Plaintiffs also argue that the purpose of the TVPA is to create a civil cause of action in federal court for the universal crimes of torture and extrajudicial killing. The congressional objective behind the TVPA, the memorandum states was to fortify human rights around the world by endowing federal courts with jurisdiction to compensate the victims of the universal crimes and to deter repetition of the despicable acts.
On the question of the Executive’s sole responsibility to represent the nation in foreign relations the memorandum states as follows:
“The Executive impertinently argues that it possesses the sole and dispositive power to immunize the Defendant Rajapaksa from civil liability under the TVPA. The Executive does not argue that Congress has conferred such extraordinary power.
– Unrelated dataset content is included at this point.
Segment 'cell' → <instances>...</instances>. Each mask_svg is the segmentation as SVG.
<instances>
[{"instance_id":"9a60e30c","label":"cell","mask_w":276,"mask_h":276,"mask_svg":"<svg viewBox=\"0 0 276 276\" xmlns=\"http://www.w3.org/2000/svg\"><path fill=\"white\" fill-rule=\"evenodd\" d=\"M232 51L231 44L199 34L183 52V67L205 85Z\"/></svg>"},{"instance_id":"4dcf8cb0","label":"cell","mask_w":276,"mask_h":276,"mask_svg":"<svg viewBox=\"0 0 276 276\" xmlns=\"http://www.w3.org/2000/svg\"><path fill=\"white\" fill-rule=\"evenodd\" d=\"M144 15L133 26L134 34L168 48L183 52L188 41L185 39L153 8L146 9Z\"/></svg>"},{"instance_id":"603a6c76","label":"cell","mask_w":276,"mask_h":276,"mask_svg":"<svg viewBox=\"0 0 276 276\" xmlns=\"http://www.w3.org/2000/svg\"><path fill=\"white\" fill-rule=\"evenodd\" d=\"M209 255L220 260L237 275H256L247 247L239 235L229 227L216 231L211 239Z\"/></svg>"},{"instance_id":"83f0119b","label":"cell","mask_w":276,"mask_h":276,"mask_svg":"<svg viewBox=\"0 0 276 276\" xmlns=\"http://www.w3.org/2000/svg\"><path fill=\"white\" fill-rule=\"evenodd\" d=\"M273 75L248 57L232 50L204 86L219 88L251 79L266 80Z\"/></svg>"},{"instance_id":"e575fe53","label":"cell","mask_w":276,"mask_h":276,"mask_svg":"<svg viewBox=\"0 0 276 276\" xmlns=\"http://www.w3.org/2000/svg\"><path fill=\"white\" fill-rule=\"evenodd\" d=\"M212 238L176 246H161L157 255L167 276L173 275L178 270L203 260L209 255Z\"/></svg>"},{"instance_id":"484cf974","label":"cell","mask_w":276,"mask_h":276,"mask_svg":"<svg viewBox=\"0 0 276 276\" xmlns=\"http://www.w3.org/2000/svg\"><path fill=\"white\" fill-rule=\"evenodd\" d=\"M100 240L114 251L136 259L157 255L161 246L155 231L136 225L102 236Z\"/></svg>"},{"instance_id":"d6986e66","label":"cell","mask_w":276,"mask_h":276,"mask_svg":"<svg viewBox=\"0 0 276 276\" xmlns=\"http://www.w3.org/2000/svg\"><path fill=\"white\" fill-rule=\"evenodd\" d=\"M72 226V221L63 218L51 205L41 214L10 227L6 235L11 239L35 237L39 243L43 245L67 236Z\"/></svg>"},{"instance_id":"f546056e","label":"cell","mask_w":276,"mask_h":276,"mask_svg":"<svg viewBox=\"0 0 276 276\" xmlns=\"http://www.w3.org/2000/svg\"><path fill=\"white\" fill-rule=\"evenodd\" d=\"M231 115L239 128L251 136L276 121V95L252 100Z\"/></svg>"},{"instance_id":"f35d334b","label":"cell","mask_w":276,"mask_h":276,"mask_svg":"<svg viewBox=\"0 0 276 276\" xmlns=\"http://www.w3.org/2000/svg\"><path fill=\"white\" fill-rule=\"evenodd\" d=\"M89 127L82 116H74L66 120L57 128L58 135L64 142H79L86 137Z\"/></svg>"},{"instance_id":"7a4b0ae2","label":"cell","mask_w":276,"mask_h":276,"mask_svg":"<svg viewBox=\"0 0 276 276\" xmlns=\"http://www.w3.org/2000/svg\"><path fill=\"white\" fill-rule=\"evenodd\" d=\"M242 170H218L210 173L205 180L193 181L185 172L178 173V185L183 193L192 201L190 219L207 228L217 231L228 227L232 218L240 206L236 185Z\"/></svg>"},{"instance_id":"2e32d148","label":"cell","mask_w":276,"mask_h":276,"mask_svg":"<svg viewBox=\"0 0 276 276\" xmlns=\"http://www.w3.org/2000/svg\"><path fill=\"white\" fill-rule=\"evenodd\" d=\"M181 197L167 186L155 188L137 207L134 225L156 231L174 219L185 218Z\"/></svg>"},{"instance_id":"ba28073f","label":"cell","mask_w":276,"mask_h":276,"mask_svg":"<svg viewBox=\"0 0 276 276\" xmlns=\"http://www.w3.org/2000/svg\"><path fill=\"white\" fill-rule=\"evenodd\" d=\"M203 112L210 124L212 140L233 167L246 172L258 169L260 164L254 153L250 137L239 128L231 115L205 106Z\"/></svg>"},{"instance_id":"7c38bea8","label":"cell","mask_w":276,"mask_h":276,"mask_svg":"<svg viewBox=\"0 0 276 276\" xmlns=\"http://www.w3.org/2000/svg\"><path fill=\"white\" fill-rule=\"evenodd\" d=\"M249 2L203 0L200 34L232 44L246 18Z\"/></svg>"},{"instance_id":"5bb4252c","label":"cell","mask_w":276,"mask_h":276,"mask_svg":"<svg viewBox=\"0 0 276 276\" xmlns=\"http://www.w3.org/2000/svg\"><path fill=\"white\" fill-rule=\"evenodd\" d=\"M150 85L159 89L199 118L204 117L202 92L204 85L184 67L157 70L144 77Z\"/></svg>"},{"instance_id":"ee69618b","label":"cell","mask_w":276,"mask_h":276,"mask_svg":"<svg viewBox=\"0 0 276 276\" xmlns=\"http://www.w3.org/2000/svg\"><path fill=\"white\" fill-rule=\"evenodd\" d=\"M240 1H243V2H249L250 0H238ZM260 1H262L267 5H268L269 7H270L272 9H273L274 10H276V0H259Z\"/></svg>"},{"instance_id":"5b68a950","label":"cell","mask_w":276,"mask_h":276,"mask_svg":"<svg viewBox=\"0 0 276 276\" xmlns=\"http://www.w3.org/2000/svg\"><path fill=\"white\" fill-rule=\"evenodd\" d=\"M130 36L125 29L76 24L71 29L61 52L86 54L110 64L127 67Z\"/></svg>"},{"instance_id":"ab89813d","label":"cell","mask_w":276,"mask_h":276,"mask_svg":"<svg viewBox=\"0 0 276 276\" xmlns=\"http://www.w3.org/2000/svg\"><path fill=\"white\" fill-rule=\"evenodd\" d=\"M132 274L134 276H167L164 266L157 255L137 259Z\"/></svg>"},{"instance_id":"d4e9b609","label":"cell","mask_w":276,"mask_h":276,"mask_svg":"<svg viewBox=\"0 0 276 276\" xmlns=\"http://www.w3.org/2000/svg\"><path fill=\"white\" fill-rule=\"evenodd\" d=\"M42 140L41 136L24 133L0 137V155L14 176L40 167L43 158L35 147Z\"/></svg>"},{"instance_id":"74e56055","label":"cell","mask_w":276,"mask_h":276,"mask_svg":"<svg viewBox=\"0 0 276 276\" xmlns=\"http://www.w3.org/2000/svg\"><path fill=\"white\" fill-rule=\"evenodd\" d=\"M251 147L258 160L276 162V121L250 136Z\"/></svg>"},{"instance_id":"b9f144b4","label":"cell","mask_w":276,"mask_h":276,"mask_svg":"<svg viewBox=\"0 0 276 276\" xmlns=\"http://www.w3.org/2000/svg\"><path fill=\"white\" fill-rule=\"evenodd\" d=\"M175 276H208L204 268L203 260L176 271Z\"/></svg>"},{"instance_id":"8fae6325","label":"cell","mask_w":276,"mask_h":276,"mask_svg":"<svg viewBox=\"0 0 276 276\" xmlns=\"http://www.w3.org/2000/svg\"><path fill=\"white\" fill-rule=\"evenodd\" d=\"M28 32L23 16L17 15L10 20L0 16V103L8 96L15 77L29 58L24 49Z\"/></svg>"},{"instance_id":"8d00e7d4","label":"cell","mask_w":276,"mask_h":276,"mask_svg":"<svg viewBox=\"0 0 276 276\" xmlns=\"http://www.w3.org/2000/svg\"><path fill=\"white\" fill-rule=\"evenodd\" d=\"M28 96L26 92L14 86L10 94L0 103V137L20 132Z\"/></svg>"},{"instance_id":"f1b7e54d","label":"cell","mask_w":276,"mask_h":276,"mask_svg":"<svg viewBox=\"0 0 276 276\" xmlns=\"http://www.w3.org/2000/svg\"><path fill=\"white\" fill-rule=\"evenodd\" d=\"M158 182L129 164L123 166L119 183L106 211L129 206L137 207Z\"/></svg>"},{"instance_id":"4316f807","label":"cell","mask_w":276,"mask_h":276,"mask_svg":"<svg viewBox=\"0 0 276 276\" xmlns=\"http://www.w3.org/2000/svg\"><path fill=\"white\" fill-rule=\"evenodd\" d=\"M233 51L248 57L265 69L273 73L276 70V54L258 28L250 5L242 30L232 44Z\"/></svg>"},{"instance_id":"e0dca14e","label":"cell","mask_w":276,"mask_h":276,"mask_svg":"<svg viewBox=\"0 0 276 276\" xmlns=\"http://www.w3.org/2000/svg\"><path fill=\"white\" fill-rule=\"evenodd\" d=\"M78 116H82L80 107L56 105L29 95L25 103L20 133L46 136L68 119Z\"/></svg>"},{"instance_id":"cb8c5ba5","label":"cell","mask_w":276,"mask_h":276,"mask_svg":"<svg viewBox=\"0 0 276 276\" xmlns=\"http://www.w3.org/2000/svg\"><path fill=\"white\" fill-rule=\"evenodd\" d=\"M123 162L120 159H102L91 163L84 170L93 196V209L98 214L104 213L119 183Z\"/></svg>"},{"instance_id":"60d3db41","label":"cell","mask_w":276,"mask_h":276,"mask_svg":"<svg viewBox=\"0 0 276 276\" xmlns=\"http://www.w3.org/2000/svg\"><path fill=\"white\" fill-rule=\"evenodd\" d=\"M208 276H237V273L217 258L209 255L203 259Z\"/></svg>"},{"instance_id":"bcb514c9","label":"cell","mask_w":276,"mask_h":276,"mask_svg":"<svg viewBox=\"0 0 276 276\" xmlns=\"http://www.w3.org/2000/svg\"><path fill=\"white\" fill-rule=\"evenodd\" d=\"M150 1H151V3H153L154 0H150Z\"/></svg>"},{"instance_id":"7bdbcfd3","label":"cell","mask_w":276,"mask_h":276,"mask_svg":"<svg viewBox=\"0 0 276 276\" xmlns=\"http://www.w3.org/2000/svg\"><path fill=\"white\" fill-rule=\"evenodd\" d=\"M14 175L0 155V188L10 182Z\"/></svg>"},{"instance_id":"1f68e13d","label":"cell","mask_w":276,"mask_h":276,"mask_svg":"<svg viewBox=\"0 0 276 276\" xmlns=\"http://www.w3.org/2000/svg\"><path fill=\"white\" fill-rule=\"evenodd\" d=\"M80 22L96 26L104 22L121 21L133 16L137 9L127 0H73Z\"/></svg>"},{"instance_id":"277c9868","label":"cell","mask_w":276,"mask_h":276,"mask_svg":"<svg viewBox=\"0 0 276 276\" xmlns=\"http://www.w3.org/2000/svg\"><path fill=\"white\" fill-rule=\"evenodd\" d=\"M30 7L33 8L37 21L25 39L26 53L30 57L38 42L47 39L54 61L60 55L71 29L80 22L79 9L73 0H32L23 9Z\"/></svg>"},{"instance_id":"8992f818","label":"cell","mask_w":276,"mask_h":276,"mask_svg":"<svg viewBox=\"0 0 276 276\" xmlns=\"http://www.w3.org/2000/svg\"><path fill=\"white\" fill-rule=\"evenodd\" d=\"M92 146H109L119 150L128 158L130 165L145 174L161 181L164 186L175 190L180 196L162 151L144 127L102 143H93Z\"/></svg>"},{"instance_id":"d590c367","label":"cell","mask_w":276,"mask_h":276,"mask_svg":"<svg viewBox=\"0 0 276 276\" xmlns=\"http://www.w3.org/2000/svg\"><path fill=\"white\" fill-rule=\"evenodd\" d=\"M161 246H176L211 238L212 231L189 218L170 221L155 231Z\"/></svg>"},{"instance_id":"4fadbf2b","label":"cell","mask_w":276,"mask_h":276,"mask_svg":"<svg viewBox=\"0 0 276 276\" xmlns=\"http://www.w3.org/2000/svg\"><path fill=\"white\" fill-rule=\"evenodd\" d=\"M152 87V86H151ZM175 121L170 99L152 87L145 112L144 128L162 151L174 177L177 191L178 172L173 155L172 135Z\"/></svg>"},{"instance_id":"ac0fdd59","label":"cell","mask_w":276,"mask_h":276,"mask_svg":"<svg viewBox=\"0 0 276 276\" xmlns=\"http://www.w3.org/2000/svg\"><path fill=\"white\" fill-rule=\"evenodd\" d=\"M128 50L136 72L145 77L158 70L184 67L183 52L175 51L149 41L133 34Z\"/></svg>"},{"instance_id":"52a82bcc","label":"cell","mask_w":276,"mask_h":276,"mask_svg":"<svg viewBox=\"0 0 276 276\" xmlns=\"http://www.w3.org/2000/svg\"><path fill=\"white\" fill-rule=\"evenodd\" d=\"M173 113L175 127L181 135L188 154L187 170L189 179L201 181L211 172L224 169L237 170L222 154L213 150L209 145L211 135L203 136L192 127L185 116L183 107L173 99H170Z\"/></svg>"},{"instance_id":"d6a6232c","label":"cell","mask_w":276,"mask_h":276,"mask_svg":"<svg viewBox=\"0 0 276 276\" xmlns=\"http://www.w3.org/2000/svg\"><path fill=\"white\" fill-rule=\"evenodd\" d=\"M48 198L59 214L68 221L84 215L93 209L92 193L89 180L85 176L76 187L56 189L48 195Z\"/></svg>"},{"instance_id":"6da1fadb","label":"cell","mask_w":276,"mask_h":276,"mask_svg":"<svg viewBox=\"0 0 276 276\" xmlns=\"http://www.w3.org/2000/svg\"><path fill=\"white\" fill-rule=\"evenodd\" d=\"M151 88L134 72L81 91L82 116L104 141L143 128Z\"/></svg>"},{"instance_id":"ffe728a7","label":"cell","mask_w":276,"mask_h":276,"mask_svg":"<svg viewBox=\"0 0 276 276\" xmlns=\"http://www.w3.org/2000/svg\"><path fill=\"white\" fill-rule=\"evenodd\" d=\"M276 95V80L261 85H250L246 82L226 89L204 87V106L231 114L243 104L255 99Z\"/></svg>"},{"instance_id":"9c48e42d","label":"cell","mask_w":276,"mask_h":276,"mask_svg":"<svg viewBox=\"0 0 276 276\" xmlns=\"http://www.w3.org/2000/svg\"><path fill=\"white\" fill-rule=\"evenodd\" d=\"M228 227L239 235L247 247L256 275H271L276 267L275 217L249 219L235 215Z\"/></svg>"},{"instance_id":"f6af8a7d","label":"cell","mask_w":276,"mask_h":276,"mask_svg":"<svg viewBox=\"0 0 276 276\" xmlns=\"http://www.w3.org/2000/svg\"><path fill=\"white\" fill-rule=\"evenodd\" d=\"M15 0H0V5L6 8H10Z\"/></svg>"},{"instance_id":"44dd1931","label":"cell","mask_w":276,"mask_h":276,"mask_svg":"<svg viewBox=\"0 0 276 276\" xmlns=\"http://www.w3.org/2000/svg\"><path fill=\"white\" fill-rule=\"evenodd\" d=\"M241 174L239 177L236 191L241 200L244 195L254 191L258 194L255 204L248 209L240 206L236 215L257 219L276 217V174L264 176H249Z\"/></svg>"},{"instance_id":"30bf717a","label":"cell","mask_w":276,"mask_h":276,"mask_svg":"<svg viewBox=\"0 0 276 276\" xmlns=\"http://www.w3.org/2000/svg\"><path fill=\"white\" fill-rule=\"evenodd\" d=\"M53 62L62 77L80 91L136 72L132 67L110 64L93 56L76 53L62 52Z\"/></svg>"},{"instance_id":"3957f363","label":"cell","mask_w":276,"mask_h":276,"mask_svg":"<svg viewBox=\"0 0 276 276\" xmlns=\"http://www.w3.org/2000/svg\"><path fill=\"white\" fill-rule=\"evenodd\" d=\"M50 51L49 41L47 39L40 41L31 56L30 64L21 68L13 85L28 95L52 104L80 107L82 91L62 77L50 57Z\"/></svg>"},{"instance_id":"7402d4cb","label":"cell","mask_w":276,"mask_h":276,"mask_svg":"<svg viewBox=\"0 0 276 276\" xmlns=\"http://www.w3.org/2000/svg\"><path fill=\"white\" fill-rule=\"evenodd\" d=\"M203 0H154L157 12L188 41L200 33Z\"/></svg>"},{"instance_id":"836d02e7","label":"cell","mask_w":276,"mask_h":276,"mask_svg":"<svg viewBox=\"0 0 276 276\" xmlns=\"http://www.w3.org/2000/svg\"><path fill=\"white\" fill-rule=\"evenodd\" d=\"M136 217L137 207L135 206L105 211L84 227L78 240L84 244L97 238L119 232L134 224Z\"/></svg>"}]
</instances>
Neither does the Executive point to the Constitution as endowing the President with authority to decide the outcome of an Article III case. The Executive seems to argue that its draconian power is derived from some “brooding omnipresence in the sky,” to borrow from the inimitable Justice Oliver Wendell Holmes….”
“The Suggestion (of immunity by the executive) states in Paragraph 1 that “the Constitution assigns to the U.S. President alone the responsibility to represent the Nation in its foreign relations.” True enough. But to represent the Nation in its foreign relations is not the power to decide what foreign policy the President shall represent. The Constitution entrusts that power to both Congress and the President….”
Earlier on January 13, the United States filed a Suggestion of Immunity in court and said in a status report it recognized the immunity of President Mahinda Rajapaksa, who is the President and sitting head of state of the Democratic Socialist Republic of Sri Lanka.
The report also stated that the United States believed that its determination regarding President Rajapaksa’s immunity is dispositive of this matter and therefore it will not address either the political question doctrine or the Act of State doctrine at this time.
The documents were filed in court following a letter to Tony West Assistant Attorney General from the legal Adviser of the U.S. Department of State Harold Hongju Koh.
The Plaintiffs in the civil suit filed in the US District Court of the District of Columbia under The Torture Victims Protection Act are seeking damages in excess of $30 million against President Rajapakse for actions allegedly occurring under his command responsibility as Head of State and Commander-in-Chief of the Armed Forces.
The complaint alleged that President Rajapakse held command responsibility for the extrajudicial killings of Ragihar Manoharan, the son of Plaintiff Dr. Kasippillai Manoharan, Premas Anandarajah, a humanitarian aid worker for Action Against Hunger, and first husband of Plaintiff Kalaiselvi Lavan, and four members of the Tevarajah family, all relatives of Plaintiff Jeyakumar Aiyathurai.